Sin embargo, en el otro teatro, en la disputa por la alcaldía barcelonesa, el asunto puede tener más alcance si se contempla como un intento de recuperar lo que fue CiU como instrumento útil de acción política. Una coalición integrada por corrientes diversas que cubrían un amplio espectro electoral asentado en el catalanismo y que ahora no está en el Govern ni en ninguno de los grandes centros de poder de la Generalitat. Xavier Trias puede hacer una campaña atrevida, insolente, haciendo o diciendo lo que le venga en gana y sabiéndose beneficiario de que no hay una alternativa nítida a la actual alcaldesa, sin duda su mejor motivación. Sabe que no tiene nada que perder pero, estimulado por los vientos demoscópicos favorables, puede presentarse como salvador del partido al que perteneció, empezando la recuperación a través del poder municipal.

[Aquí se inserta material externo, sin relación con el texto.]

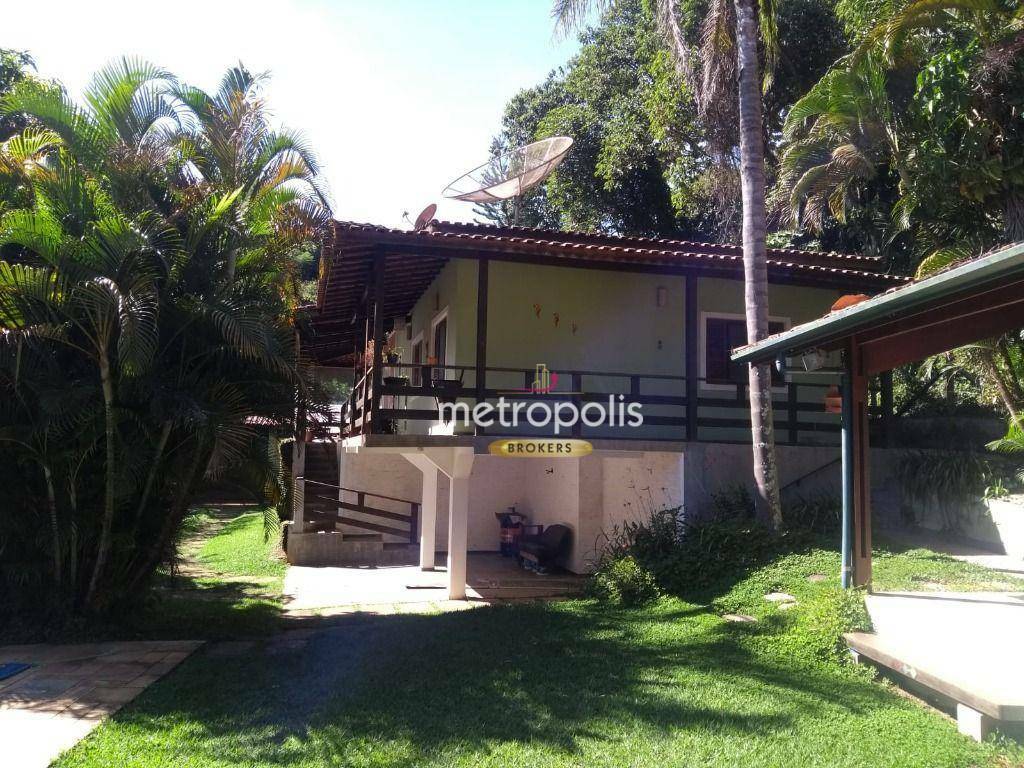 Chácara à venda com 5 quartos, 228m² - Foto 7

En su libertad de movimiento dentro del laberinto municipal barcelonés, Xavier Trias puede descolgarse con un escatológico “¡Barcelona está hecha una mierda!” con la tranquilidad de que nadie, entre quienes ahora le apoyan y dicen que le votarán, se echará las manos a la cabeza escandalizado. Puede hacerlo aun pensando en su fuero interno que quizá gane pero no pueda gobernar. Necesita un excelente resultado porque será nombrado alcalde quien encabece la lista más votada, salvo que el resto de grupos municipales se pongan de acuerdo para presentar un candidato que sume mayoría absoluta. Tras una campaña que a comunes y post convergentes interesa polarizar y centrada en el dilema izquierda-derecha, el juego de la aritmética resultará apasionante desde que se cierren las urnas.

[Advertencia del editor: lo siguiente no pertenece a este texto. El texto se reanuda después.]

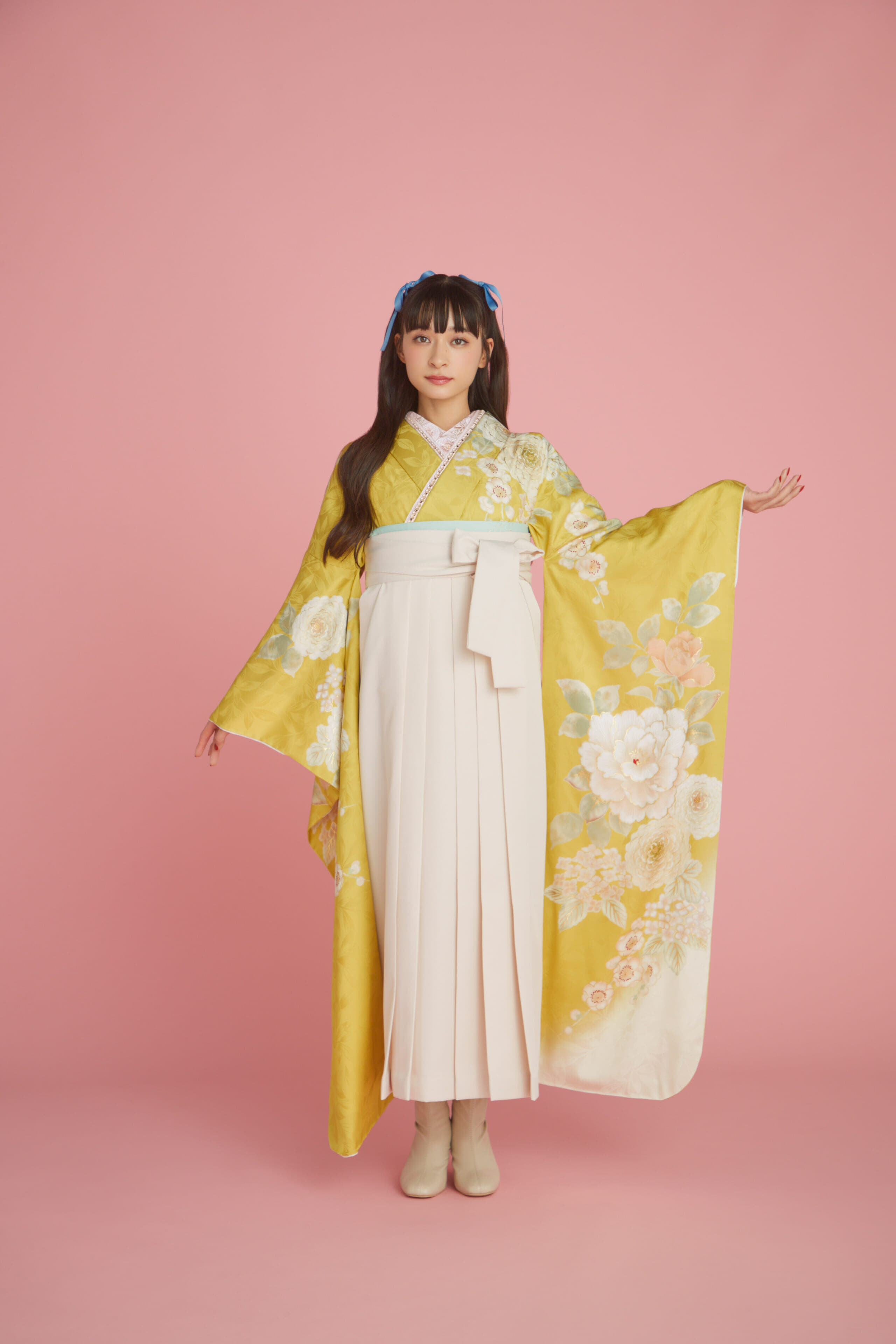 袴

Está claro que a Xavier Trias le restregarán sus veleidades independentistas; hasta le pueden decir que es un títere al servicio de Carles Puigdemont, una idea que ya circula por el entorno de Jaume Collboni como argumento de vuelo gallináceo contra quien ahora va por libre y recién salido de una vida placentera. Beneficiado además por la previsible sentencia contra Laura Borrás, prescindirá de la marca Junts salvo para acceder a los espacios informativos que correspondan por ley a esa formación y puede poner en valor incluso el sacrificio de volver a la arena política para salvar la ciudad de los desmanes del colauismo. Su gran problema será sortear a la organización que le respalda y la vinculación al independentismo, más aun si prosigue visitando comarcas en las que se vea obligado a elevar el tono indepe.

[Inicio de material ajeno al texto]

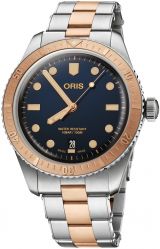 ORIS 0173377074355-0782017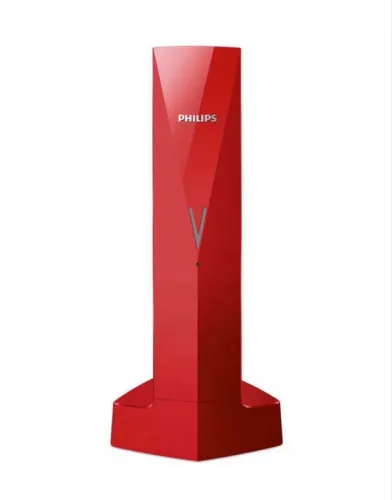 Telefone sem fio Phillips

La cuestión es cómo seducir y entusiasmar a una población que envejece y teme la modernidad y el progreso técnico que la margina, al tiempo que es capaz de hacerlo con los votantes más jóvenes sobre los que sobrevuela también el discurso populista más retrogrado. La nostalgia, atizada con el combustible populista de que el pasado fue mejor, aparece como hipótesis movilizadora de las generaciones más veteranas y de las más jóvenes. Estos últimos pueden ser sensibles también a esa añoranza del ayer que no vivieron y podrían estar dispuestos a aceptar un liderazgo fuerte casi en los márgenes de la vida institucional. Una retórica que crea un llamativo acercamiento entre generaciones distantes del que podrían beneficiarse básicamente las formaciones políticas situadas en los extremos.